Return each record word for word and omit the pictures.

####################

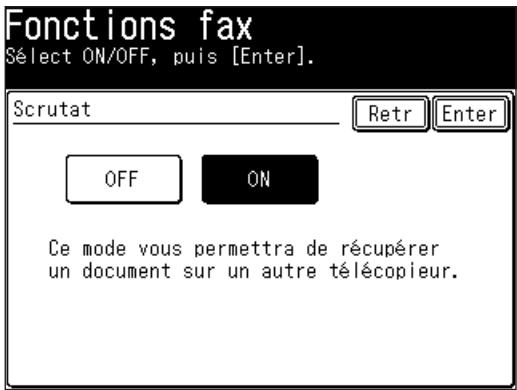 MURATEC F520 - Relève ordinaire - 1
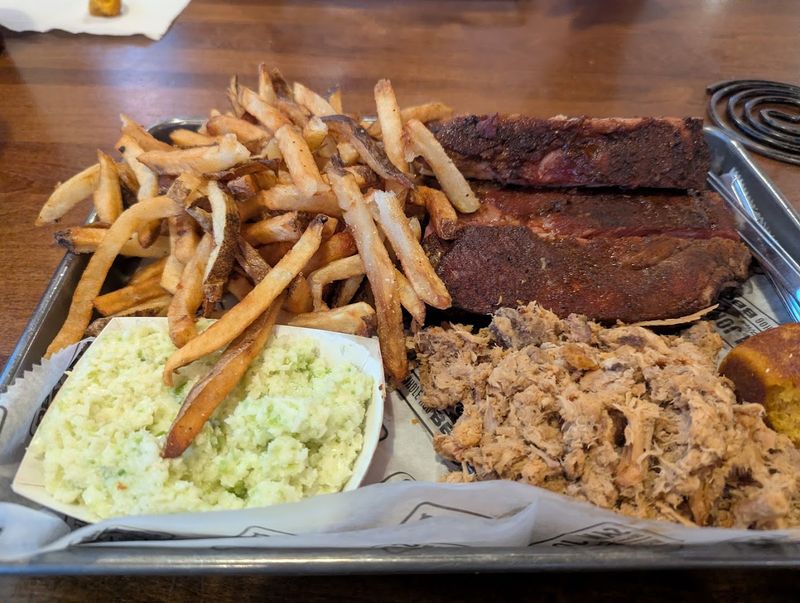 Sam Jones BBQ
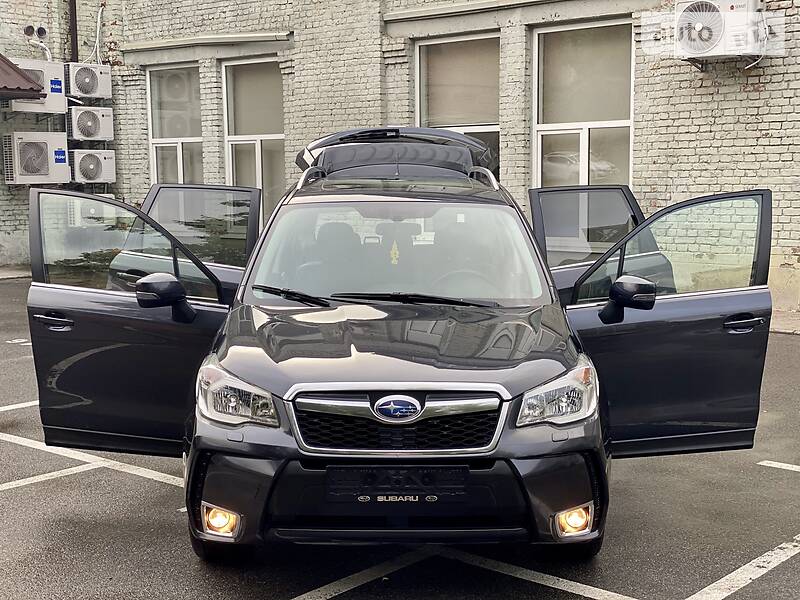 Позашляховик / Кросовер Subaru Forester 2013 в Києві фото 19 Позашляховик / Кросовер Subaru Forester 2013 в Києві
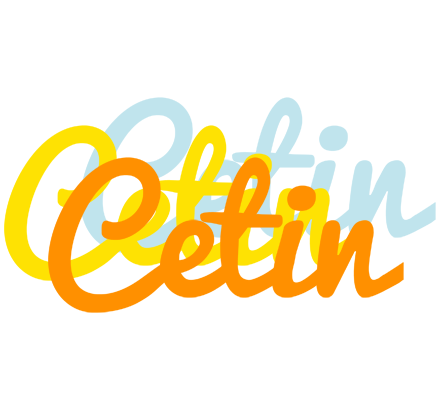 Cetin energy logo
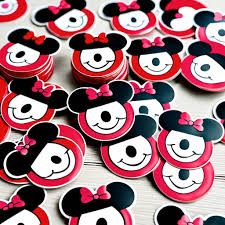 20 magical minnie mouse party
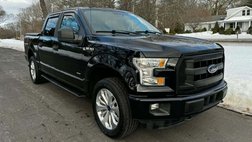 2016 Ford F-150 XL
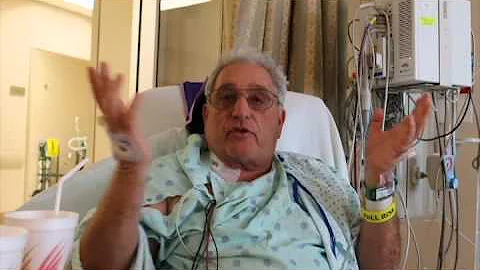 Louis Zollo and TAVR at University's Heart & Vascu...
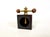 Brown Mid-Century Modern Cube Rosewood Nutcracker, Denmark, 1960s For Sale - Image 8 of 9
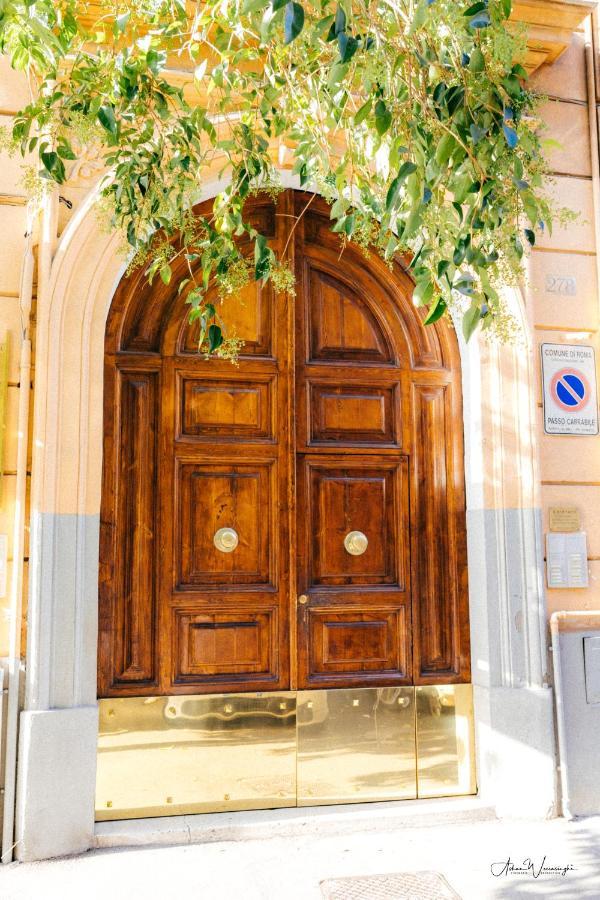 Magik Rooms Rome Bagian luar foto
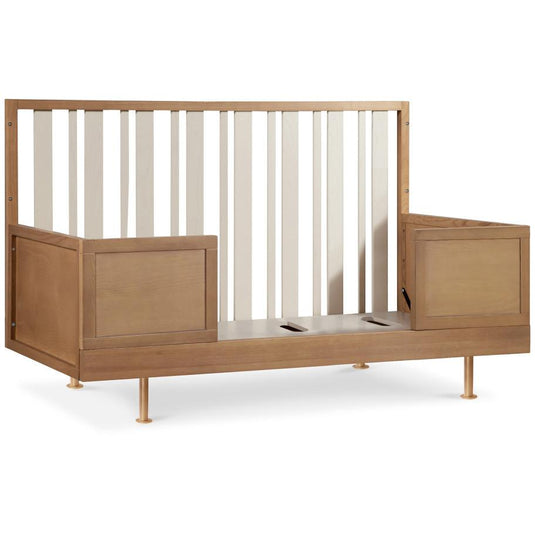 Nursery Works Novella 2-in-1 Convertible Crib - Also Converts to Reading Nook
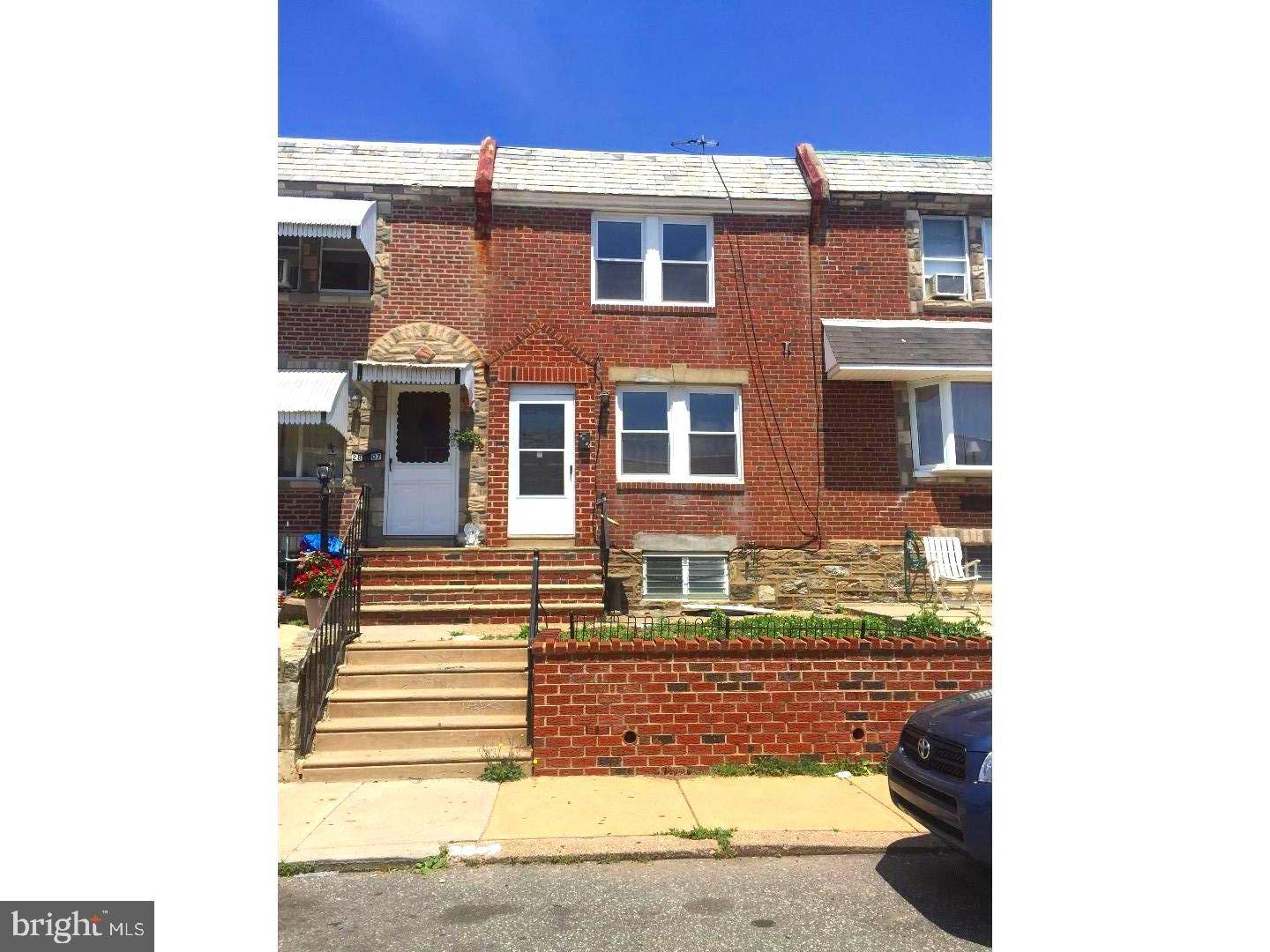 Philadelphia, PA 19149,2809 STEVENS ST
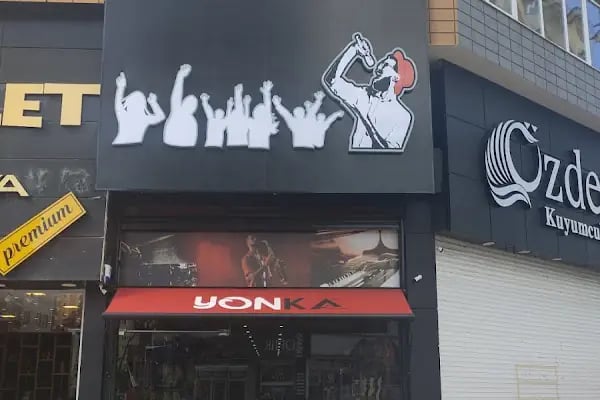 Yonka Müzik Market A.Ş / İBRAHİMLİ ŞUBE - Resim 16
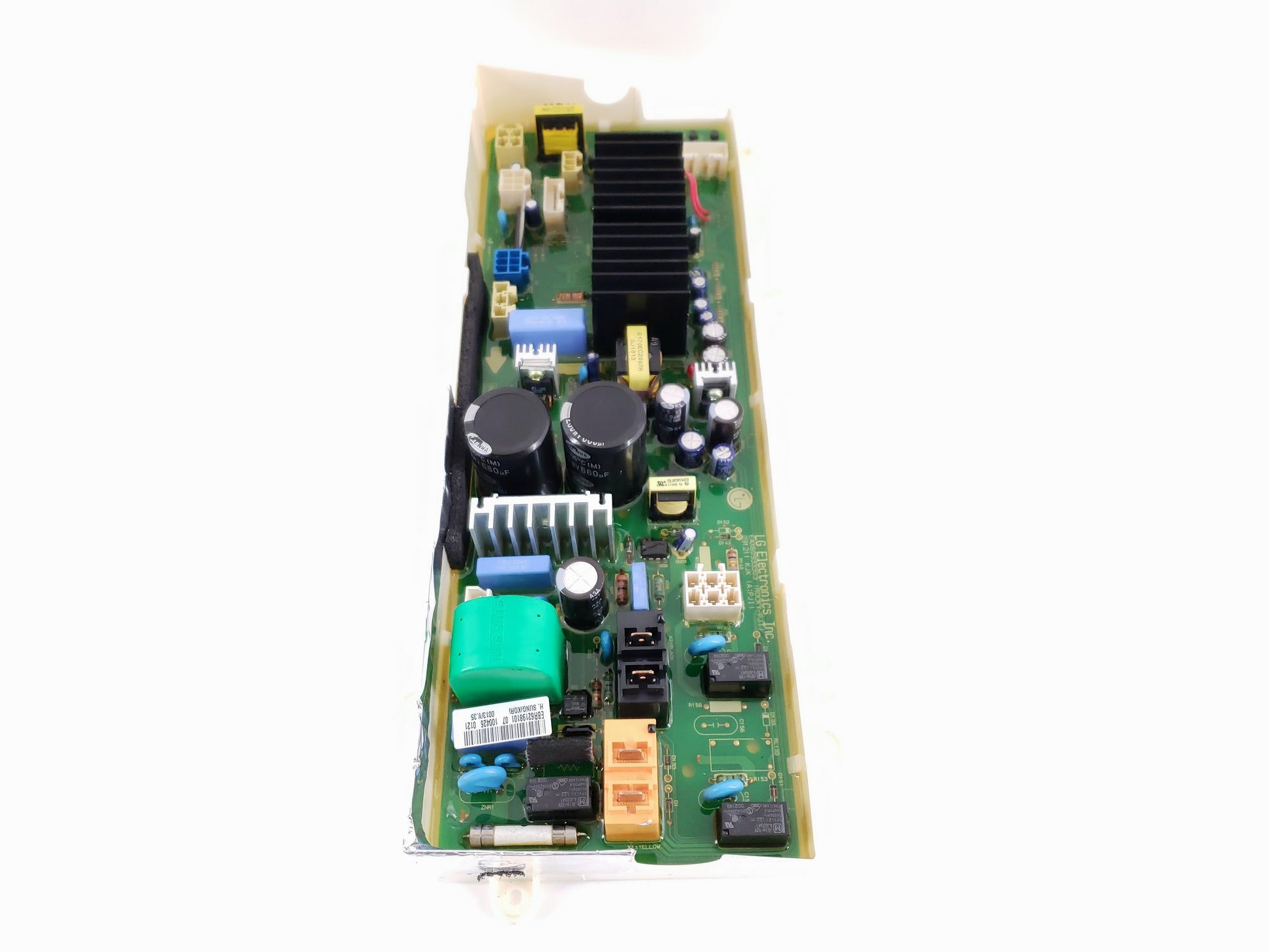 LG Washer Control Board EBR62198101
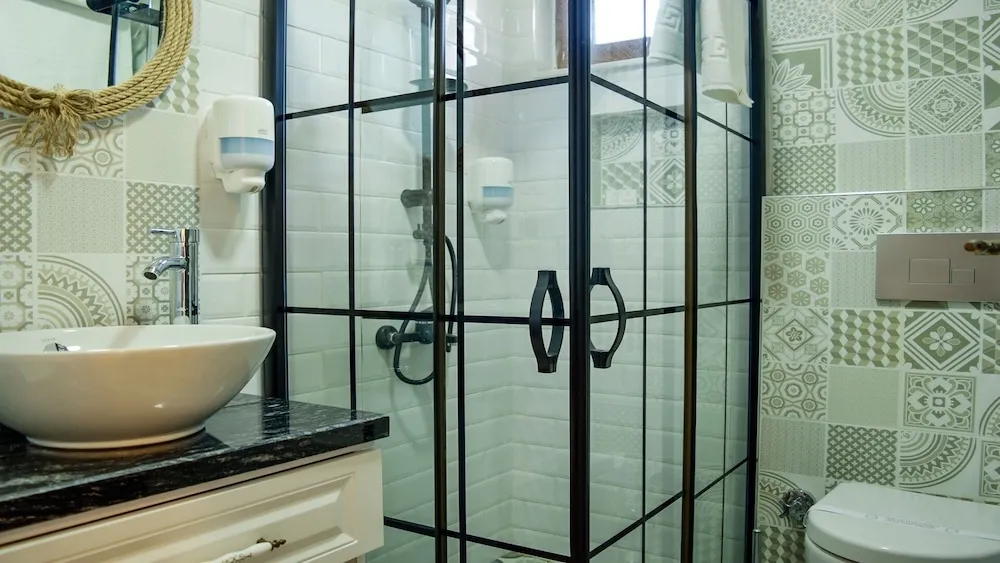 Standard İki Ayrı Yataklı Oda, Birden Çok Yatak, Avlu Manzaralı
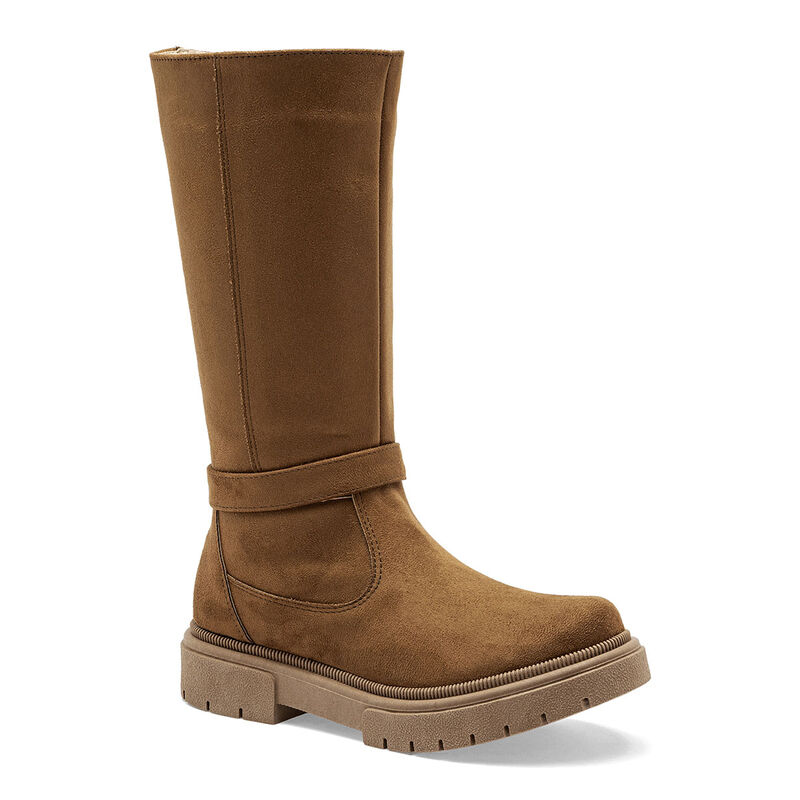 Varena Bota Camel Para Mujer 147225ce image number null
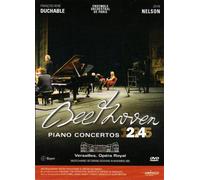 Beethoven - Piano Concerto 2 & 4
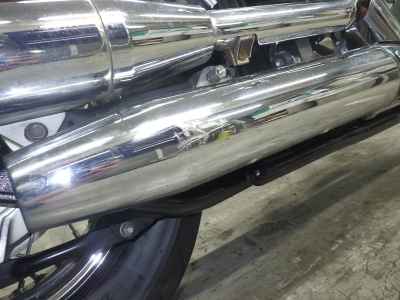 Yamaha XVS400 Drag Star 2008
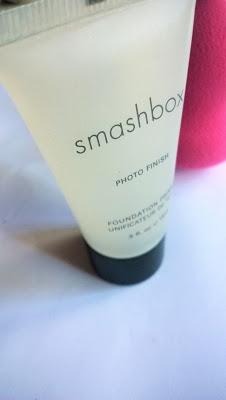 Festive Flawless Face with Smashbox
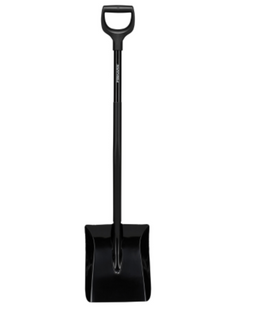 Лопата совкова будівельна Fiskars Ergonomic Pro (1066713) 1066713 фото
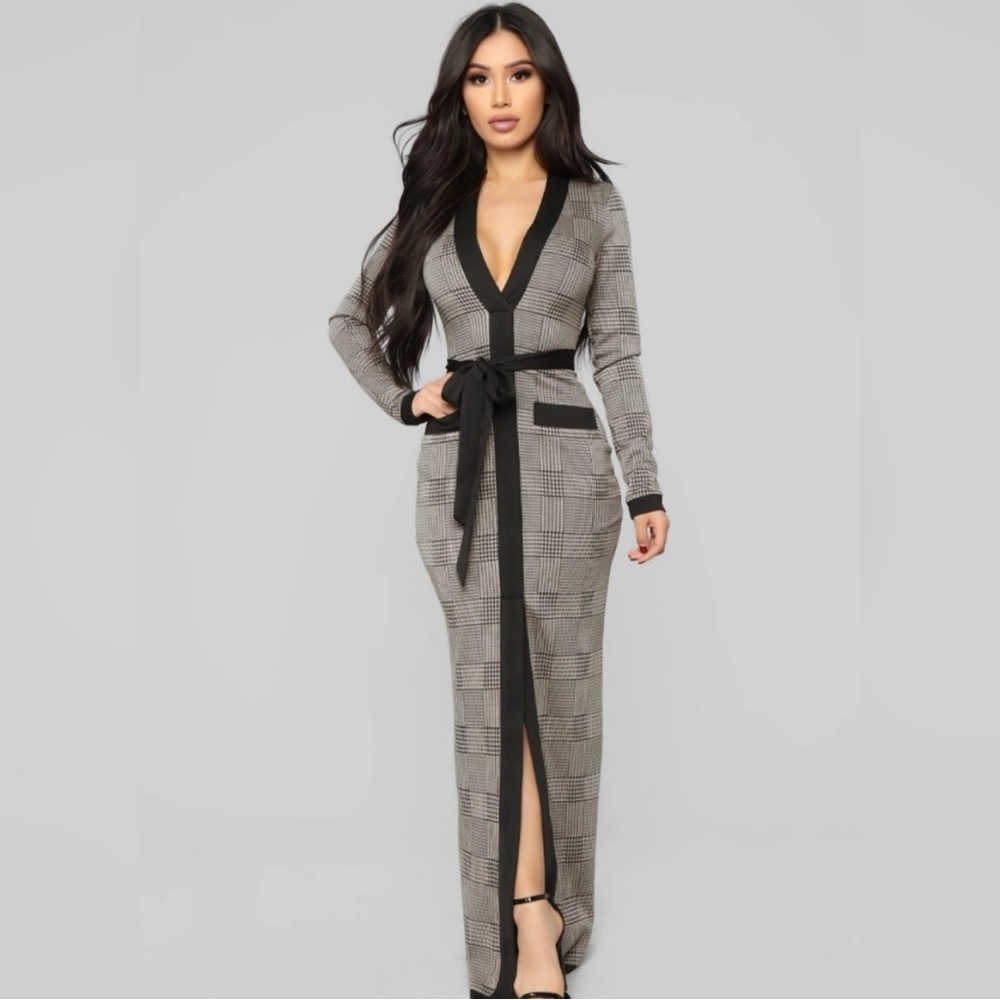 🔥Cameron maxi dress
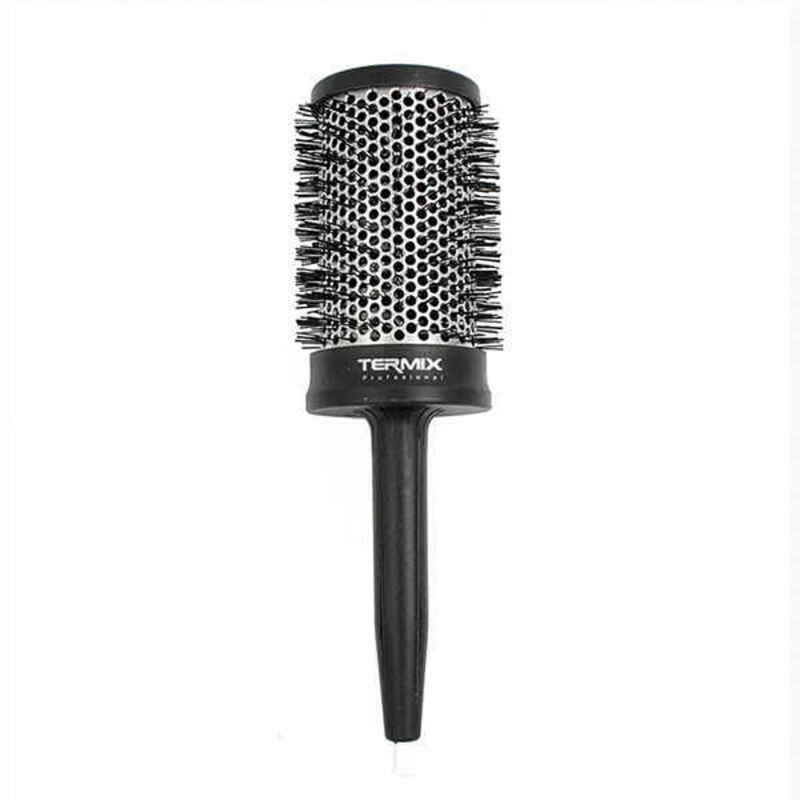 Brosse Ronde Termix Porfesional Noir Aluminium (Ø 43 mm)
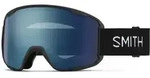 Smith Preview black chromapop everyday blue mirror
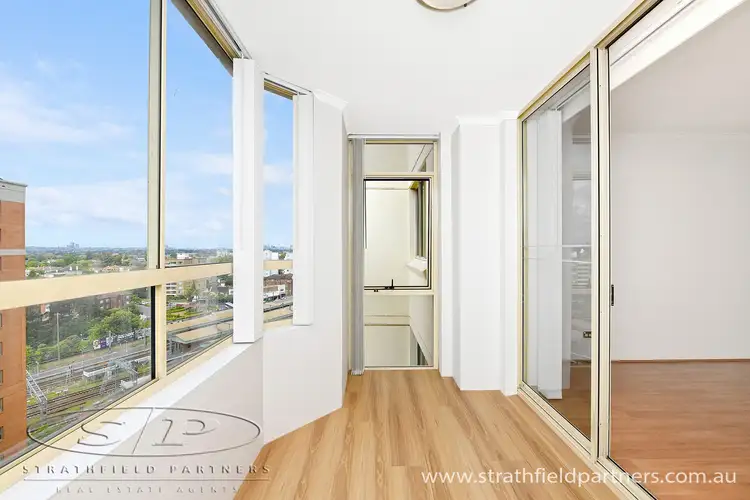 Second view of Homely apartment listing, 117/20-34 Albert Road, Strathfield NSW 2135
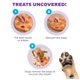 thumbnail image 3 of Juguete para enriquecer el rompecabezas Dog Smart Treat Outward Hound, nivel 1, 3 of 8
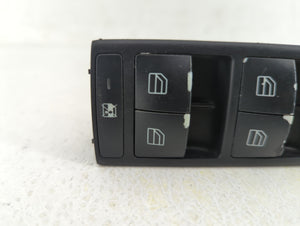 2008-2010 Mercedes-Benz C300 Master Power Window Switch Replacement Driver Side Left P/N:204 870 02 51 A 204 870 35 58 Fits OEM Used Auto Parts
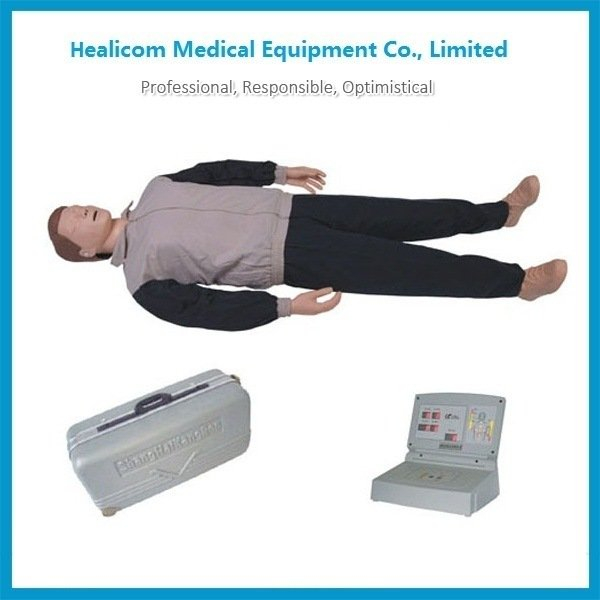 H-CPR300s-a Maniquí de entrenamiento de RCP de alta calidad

####################

> COMPLETED EXERCISE
 MURATEC F520 - Relève ordinaire - 1
 Sam Jones BBQ
 Позашляховик / Кросовер Subaru Forester 2013 в Києві фото 19 Позашляховик / Кросовер Subaru Forester 2013 в Києві
 Cetin energy logo
 20 magical minnie mouse party
 2016 Ford F-150 XL
 Louis Zollo and TAVR at University's Heart & Vascu...
 Brown Mid-Century Modern Cube Rosewood Nutcracker, Denmark, 1960s For Sale - Image 8 of 9
 Magik Rooms Rome Bagian luar foto
 Nursery Works Novella 2-in-1 Convertible Crib - Also Converts to Reading Nook
 Philadelphia, PA 19149,2809 STEVENS ST
 Yonka Müzik Market A.Ş / İBRAHİMLİ ŞUBE - Resim 16
 LG Washer Control Board EBR62198101
 Standard İki Ayrı Yataklı Oda, Birden Çok Yatak, Avlu Manzaralı
 Varena Bota Camel Para Mujer 147225ce image number null
 Beethoven - Piano Concerto 2 & 4
 Yamaha XVS400 Drag Star 2008
 Festive Flawless Face with Smashbox
 Лопата совкова будівельна Fiskars Ergonomic Pro (1066713) 1066713 фото
 🔥Cameron maxi dress
 Brosse Ronde Termix Porfesional Noir Aluminium (Ø 43 mm)
 Smith Preview black chromapop everyday blue mirror
 Second view of Homely apartment listing, 117/20-34 Albert Road, Strathfield NSW 2135
 thumbnail image 3 of Juguete para enriquecer el rompecabezas Dog Smart Treat Outward Hound, nivel 1, 3 of 8
 2008-2010 Mercedes-Benz C300 Master Power Window Switch Replacement Driver Side Left P/N:204 870 02 51 A 204 870 35 58 Fits OEM Used Auto Parts
 H-CPR300s-a Maniquí de entrenamiento de RCP de alta calidad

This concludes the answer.